The PLATINUM SV trial is a multicentre, prospective single-arm study, initiated in January 2009, evaluating the PROMUS Element stent in 94 patients for treatment of de novo lesions ≤28 mm long in a native coronary artery ≥2.25 mm to <2.50 mm in diameter (visual estimate). The primary end-point of PLATINUM SV is the 12-month TLF rate, defined as any ischaemia-driven TLR, MI (Q-wave and non–Q-wave) related to the target vessel or cardiac death related to the target vessel. The comparator is a pre-defined performance goal based on historical TAXUS Express results in small vessels.

The primary endpoint was met with a 12-month TLF rate of 2.4 % in the per-protocol group (89 patients receiving the PROMUS Element stent), which was significantly below the performance goal of 21.1 % (p<0.001).28 Technical and procedural success was 96.8 %. In the intent-to-treat group, there were three cardiac deaths, no MIs and no STs. These results support both the safety and efficacy of the PROMUS Element 2.25 mm stent.

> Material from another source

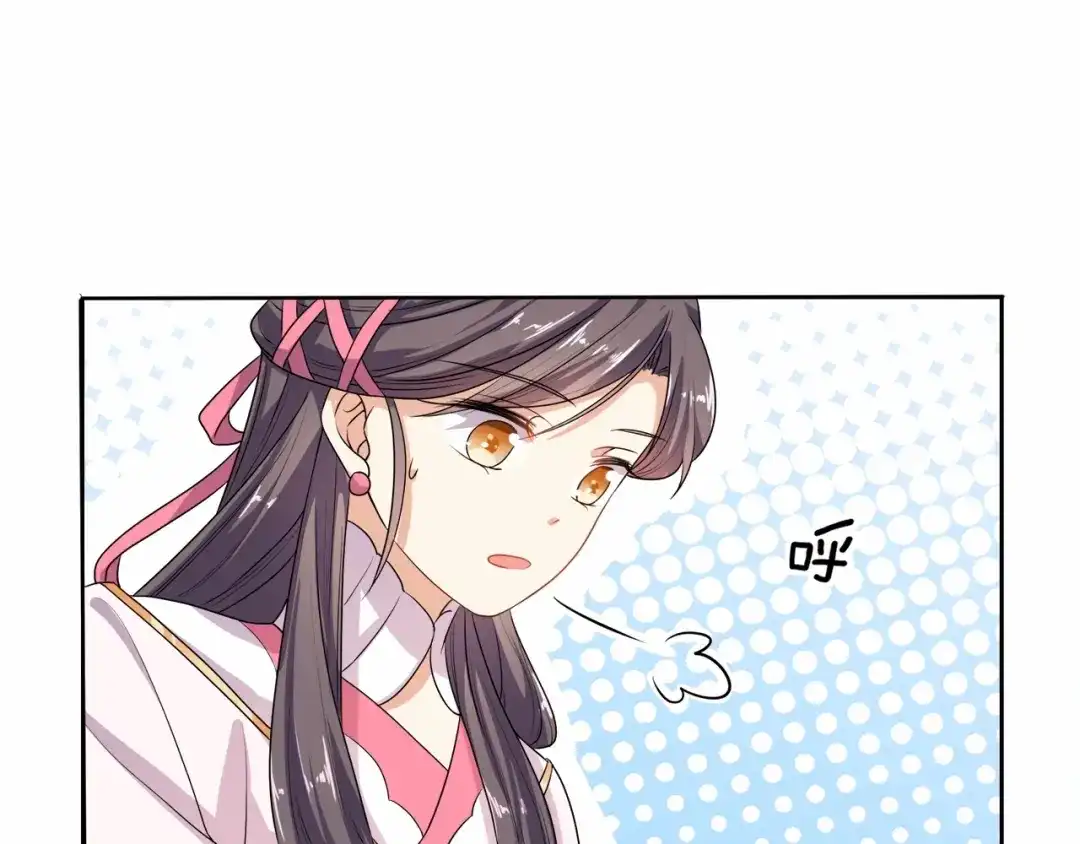 第14话我真是个混蛋-傲娇王爷嚣张妃-四夕葡萄（原著）+泛次元文化（第15张）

In total, the outcomes of the PLATINUM clinical trial programme suggest that the safety and efficacy observed with the everolimus and polymer combination in the PROMUS (Xience V) stent can be successfully transferred to the PtCr stent platform.

Summary

The thin-strut PtCr stent series has fulfilled the design goals of improved acute performance while maintaining excellent safety and efficacy in patients undergoing PCI. The PtCr stent is a highly deliverable, flexible and conformable thin-strut stent with excellent radiopacity, recoil and radial strength. Pre-clinical data with the PtCr stent demonstrated safety and vascular compatibility equivalent to the predicate devices. Clinical outcomes directly support the safety and efficacy of the PtCr stents in patients undergoing PCI. The OMEGA bare metal PtCr stent received CE Mark approval in March 2011. The drug-eluting stents which use the same PtCr alloy and stent platform, the everolimus-eluting PROMUS Element and the paclitaxel-eluting TAXUS Element (ION) stents, received Conformite Europeene Mark approval in October 2009 and May 2010, respectively, while the TAXUS Element stent received FDA approval in April 2011 and is marketed in the US as the ION stent. The PROMUS Element stent is currently under review by the FDA.

Extensive investigation and analysis of the OMEGA, TAXUS Element (ION) and PROMUS Element stents has been undertaken, and additional corroborating data from ongoing clinical studies using all three PtCr stents will further define the potential of these new stent systems.